The news: Public responses are in for the Consumer Financial Protection Bureau’s (CFPB’s) request for comment as it prepares to revise its open banking rule. The revision comes as a result of the Trump administration's rollback of Biden-era rules, which has once again shaken up a decade-long debate.
How we got here: The supposed final open banking rule was entered into the Federal Register by the Biden administration’s CFPB in October 2024. That rule was highly favorable to the fintech industry and left bankers irked. Reopening the debate has given the banking industry a chance to make its case to a more receptive audience.
Banks haven’t waited for new rulemaking to take an aggressive stance. When the CFPB first threatened to rescind the rule, JPMorgan Chase announced that it would charge for access to its customers' bank account data. Payment companies faced higher fees. JPMorgan and Plaid later announced an agreement where Plaid would pay for that access.

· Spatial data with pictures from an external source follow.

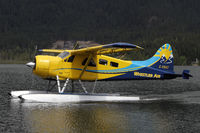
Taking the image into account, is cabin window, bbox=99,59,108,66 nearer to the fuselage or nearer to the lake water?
the fuselage

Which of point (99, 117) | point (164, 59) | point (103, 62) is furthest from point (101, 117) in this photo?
point (164, 59)

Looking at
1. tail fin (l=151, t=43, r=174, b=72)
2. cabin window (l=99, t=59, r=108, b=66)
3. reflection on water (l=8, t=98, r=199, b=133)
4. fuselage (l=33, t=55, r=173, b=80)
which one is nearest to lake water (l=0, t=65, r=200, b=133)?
reflection on water (l=8, t=98, r=199, b=133)

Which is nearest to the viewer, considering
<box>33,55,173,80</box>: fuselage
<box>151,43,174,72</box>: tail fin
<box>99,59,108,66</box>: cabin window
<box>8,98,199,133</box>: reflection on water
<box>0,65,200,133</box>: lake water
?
<box>0,65,200,133</box>: lake water

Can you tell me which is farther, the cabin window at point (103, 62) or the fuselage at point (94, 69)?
the cabin window at point (103, 62)

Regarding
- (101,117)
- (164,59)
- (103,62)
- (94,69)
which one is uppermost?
(164,59)

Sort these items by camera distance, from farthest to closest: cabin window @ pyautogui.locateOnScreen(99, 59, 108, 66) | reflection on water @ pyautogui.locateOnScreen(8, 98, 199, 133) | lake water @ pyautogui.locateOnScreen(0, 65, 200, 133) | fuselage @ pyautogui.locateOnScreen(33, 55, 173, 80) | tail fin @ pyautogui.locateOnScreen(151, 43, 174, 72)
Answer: tail fin @ pyautogui.locateOnScreen(151, 43, 174, 72) < cabin window @ pyautogui.locateOnScreen(99, 59, 108, 66) < fuselage @ pyautogui.locateOnScreen(33, 55, 173, 80) < reflection on water @ pyautogui.locateOnScreen(8, 98, 199, 133) < lake water @ pyautogui.locateOnScreen(0, 65, 200, 133)

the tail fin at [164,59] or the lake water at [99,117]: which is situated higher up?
the tail fin at [164,59]

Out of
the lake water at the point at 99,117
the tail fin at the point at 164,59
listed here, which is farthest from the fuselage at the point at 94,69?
the lake water at the point at 99,117

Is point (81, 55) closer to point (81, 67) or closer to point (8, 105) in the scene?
point (81, 67)

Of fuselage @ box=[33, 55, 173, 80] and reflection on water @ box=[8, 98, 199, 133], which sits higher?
fuselage @ box=[33, 55, 173, 80]

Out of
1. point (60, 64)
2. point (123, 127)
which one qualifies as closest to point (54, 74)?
point (60, 64)

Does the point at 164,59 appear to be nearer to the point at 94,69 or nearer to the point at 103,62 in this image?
the point at 103,62

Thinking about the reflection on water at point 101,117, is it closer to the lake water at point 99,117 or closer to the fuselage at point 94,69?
the lake water at point 99,117

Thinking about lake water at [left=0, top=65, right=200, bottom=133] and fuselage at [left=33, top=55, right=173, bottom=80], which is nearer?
lake water at [left=0, top=65, right=200, bottom=133]
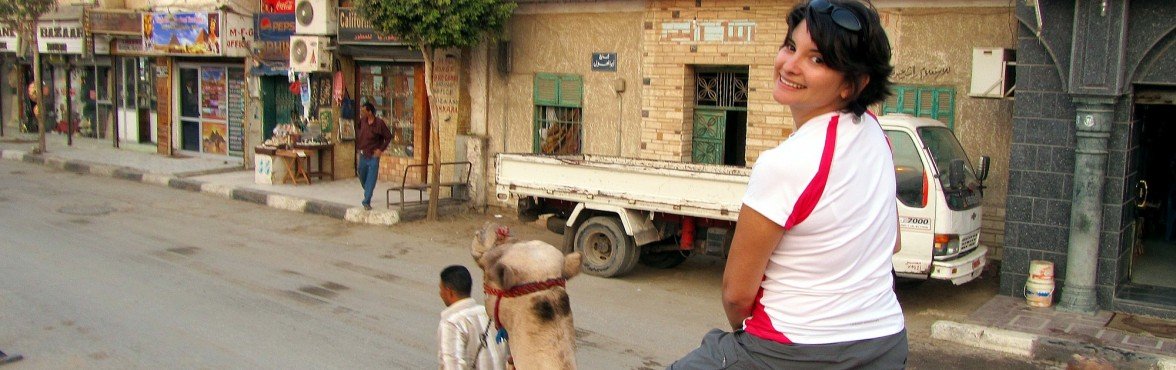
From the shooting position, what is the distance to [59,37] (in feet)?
75.4

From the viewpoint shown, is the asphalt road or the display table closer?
the asphalt road

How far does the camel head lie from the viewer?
154 inches

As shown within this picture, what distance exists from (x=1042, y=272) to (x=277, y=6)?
13976 millimetres

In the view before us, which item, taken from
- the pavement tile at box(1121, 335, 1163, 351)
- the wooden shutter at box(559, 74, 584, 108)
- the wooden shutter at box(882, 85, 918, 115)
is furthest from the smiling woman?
the wooden shutter at box(559, 74, 584, 108)

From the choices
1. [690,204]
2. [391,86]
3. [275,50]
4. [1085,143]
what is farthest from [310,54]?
[1085,143]

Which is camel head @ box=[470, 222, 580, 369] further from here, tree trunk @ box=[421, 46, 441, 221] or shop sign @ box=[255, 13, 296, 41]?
shop sign @ box=[255, 13, 296, 41]

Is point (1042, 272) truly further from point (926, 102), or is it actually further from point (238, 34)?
point (238, 34)

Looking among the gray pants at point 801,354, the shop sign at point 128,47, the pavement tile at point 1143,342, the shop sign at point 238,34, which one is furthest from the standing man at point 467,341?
the shop sign at point 128,47

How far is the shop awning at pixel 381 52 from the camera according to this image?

Bank reactions: The Bank Policy Institute, whose views are a proxy for the banking industry, had a number of complaints about prior versions of the open banking rule that it wants the CFPB to address in its revision. It argues:
- Fintechs should not be allowed to access bank data just because a consumer grants them the authority.
- The CFPB can’t prohibit banks from charging fees for access to consumers’ banking information.
- The original rule exposed banks and consumers to too much risk.
- A private marketplace for open banking already exists in the US, and there’s no need for a government solution.
Our take: Banks have good reasons to be upset with the original rule and are using this rulemaking opportunity to relitigate the issues they lost on. Their less fintech-friendly angle risks rupturing industry relationships that were crucial to the private-sector solution. However, it gives them a defensive posture to protect what they see as their business interests under threat.